41. Le gouvernement autrichien se prononce en fin de compte aussi contre une comparaison globale. D'après la jurisprudence arrêtée à ce jour, aucune comparaison globale ne doit être entreprise. Les systèmes de sécurité sociale différents qui ont été évoqués ne sont pas une raison pour priver le travailleur détaché du salaire minimal. Seuls des éléments identiques doivent être comparés dans le cadre du bilan coûts/bénéfices qui doit être dressé. Du reste, c'est le salaire brut qui est déterminant. Enfin, les dispositions sociales et fiscales sont exclues de la directive.

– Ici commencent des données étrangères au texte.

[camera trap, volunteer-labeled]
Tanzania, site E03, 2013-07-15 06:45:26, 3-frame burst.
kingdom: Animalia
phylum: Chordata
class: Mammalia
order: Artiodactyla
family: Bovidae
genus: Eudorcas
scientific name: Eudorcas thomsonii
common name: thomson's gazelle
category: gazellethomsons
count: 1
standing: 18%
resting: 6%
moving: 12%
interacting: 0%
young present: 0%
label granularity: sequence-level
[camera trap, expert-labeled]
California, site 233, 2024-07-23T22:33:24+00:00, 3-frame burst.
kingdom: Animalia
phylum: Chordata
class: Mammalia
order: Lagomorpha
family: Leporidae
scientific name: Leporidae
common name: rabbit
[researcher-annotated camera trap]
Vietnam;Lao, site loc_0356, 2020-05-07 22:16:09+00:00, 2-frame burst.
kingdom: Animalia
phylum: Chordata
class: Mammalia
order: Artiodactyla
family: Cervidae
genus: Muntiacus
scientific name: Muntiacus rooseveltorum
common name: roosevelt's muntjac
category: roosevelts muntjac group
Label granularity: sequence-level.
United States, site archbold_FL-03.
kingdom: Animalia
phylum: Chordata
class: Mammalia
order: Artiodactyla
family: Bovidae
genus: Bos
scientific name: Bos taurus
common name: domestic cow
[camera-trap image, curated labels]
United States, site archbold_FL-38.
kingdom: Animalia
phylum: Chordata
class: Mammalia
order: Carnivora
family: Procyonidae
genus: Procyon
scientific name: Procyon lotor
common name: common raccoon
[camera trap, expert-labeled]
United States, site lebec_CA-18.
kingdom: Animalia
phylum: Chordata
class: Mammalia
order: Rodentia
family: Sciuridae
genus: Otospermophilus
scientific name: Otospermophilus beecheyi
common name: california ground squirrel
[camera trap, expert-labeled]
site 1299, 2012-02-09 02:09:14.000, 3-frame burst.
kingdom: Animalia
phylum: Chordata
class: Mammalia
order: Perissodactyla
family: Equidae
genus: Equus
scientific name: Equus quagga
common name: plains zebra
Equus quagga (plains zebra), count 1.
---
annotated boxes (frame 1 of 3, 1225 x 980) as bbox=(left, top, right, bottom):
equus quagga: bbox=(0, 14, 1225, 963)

42. Le gouvernement néerlandais souligne que, d'après la jurisprudence de la Cour, le respect des dispositions adoptées dans l'intérêt général ne s'impose que lorsque ces intérêts ne sont pas déjà garantis par les dispositions de l'ordre juridique de l'État d'envoi. L'arrêt rendu par la Cour dans l'affaire Guiot revêt une importance particulière en l'espèce. Les critères de droits social et fiscal évoqués par la juridiction de renvoi sont susceptibles d'influencer le niveau du salaire minimal. Il est donc élémentaire de constater s'il existe une protection comparable. Chaque domaine doit cependant être considéré en lui-même. En ce sens, il s'agit en l'espèce du salaire minimal. Par salaire minimal, il faut entendre salaire brut. Enfin, l'obligation de respecter les dispositions adoptées dans l'intérêt général dans l'État membre où la prestation est exécutée n'est proportionnée que lorsque les intérêts protégés ne sont pas déjà suffisamment garantis dans l'ordre juridique du pays d'envoi du prestataire.
43. Enfin, la Commission estime que c'est le salaire effectivement payé qui doit être comparé. La directive 96/71 ne concerne ni le droit de la sécurité sociale ni le droit fiscal. Le salaire qui doit être pris en compte est le salaire brut.
44. Conformément à ce qu'ont avancé les parties à la procédure, nous considérons qu'il importe de dresser un bilan coûts/bénéfices, sans pour autant choisir d'orientation précise . En fin de compte, chacun s'accorde à dire que ce sont les taux de salaire minimal qui doivent être comparés, cette position étant largement étayée par des considérations d'ordre pratique. Dans ce cadre, c'est finalement le salaire brut qui doit être déterminant, dans la mesure où le salaire net dépend essentiellement de la situation personnelle du travailleur.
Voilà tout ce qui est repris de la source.